Abbiamo incontrato Giuseppe Russo, responsabile per il servizio civile Caritas diocesana, che, in esclusiva per lanotiziaweb.it, ci ha illustrato quali sono le attività svolte dal servizio civile sul territorio.

«La Caritas diocesana – ci spiega Giuseppe Russo – da anni si occupa di servizio civile quale opportunità di educazione dei giovani alla pace e alla solidarietà e attraverso loro educare la comunità territoriale agli stessi valori. Il progetto attualmente in corso è intitolato “Give peace a chance” e si svolge presso le parrocchie San Francesco, San Domenico e San Trifone (a Cerignola) e S.S. Crocifisso (ad Ortanova) che dispongono di tre volontari ciascuno.
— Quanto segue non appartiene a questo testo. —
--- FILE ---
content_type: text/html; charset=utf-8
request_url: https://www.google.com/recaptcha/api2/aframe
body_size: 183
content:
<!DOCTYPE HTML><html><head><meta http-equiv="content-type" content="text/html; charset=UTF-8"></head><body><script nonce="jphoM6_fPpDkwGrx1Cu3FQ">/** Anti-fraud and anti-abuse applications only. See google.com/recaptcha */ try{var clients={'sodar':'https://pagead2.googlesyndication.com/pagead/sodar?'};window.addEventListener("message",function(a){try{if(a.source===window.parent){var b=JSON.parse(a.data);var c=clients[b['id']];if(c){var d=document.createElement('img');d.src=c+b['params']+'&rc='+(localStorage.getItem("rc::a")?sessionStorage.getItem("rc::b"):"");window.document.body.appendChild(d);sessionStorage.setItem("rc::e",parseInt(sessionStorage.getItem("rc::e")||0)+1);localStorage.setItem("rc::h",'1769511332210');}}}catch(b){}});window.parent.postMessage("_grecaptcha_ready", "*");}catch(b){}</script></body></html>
Si tratta di un progetto principalmente rivolto ai minori, in cui i volontari svolgono attività di recupero scolastico, ludiche e sportive cercando, attraverso queste attività, di contrastare fenomeni come la dispersione scolastica o la devianza minorile e trasmettere valori positivi».

La dott.ssa Laura Gallucci, responsabile per il servizio civile presso il comune di Cerignola, ha illustrato quali sono invece i progetti proposti dal comune, a cui parteciperanno i nuovi 12 operatori.

«E’ importante ricordare che il servizio civile torna a disposizione del comune di Cerignola dopo 5 anni di assenza – chiarisce la dott.ssa Gallucci –, e questa si tratta di una grande opportunità sia per i ragazzi volontari, che possono fare esperienza, sia per il comune di Cerignola, che può portare al meglio le attività programmate. Questi volontari andranno a supportare le attività che già si svolgono presso i centri sociali gestiti di proprietà del comune: il “Don Antonio Palladino” – gestito dalla cooperativa “Nuova Alba” e diretto dalla Caritas diocesana – e quello gestito dalla cooperativa “Padre Pio”. La principale attività che i volontari del servizio civile svolgeranno sarà di supporto ai minori, con l’obbiettivo di contrastare l’evasione dell’obbligo scolastico. I bambini segnalati dalle scuole verranno accompagnati a scuola dai volontari e supportati con attività di doposcuola nel pomeriggio. Inoltre – prosegue la dottoressa – la presenza di nuovi volontari, permetterà di includere altri minori, anche portatori di handicap, nelle attività dei centri sociali, con l’organizzazione di eventi ludico-sportivi anche presso le strutture comunali, come il palazzetto dello sport. Anche in estate verranno organizzate attività ludiche dedicate ai ragazzi».